OpenAI, l’azienda che ha creato ChatGpt, disegnarto una roadmap che suggerisce alcune linee guida per ridurre gli impatti delle IA sulla società e guidare le democrazie verso un futuro caratterizzato da superintelligenze che assisteranno gli esseri umani.
Il documento intitolato “Industrial Policy for the Intelligence Age: Ideas to Keep People First”, assume un senso particolare se si considera che, lo scorso 20 marzo, la Casa Bianca ha pubblicato un quadro legislativo nazionale sull’IA chiedendo al Congresso di trasformalo in legge, avviando così discussioni e prese di posizione che stanno dividendo sia la Camera dei rappresentanti, sia il Senato.
L’amministrazione Trump sta cercando di consolidare il sostegno alle politiche tecnologiche favorevoli alle imprese e OpenAI entra di prepotenza nel dibattito.

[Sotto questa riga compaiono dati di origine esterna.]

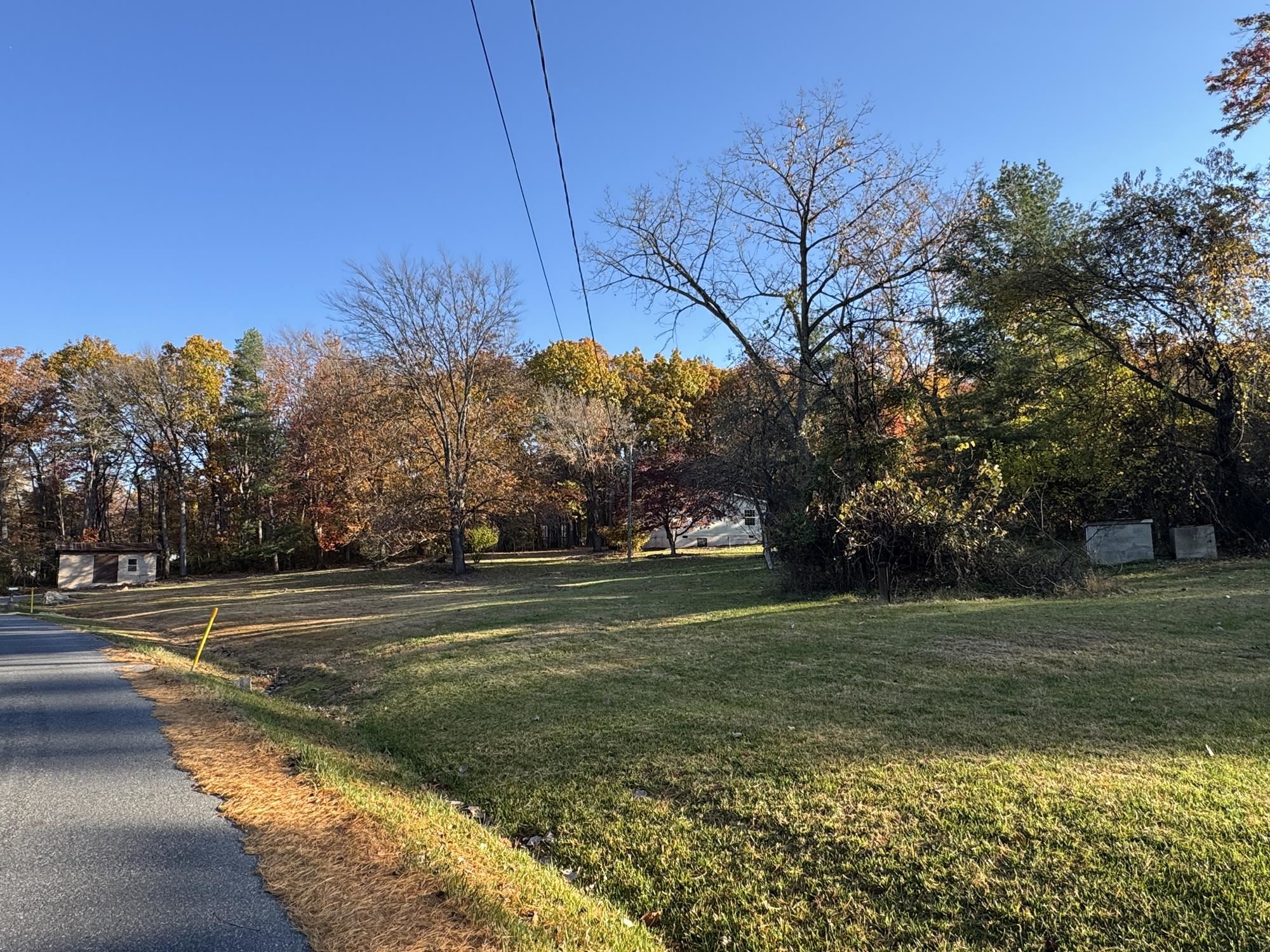 10351 ORE BANK RD, GROTTOES, Virginia 24441, 3 Bedrooms Bedrooms, ,2 BathroomsBathrooms,Residential,10351 ORE BANK RD,670727 MLS # 670727 10351 ORE BANK RD, GROTTOES, Virginia 24441, 3 Bedrooms Bedrooms, ,2 BathroomsBathrooms,Residential,10351 ORE BANK RD,670727 MLS # 670727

Occorre una prima considerazione: a febbraio del 2026 Anthropic, rifiutando la richiesta del Pentagono di potere usare modelli AI senza limitazioni, ha ribaltato l’equilibrio secondo cui toccherebbe agli organi statali e governativi sorvegliare che le aziende private applichino regole etiche, e non il contrario.
E oggi OpenAI, un’altra azienda privata, suggerisce al governo come dovrebbe comportarsi in materia di politiche fiscali, sociali e del lavoro.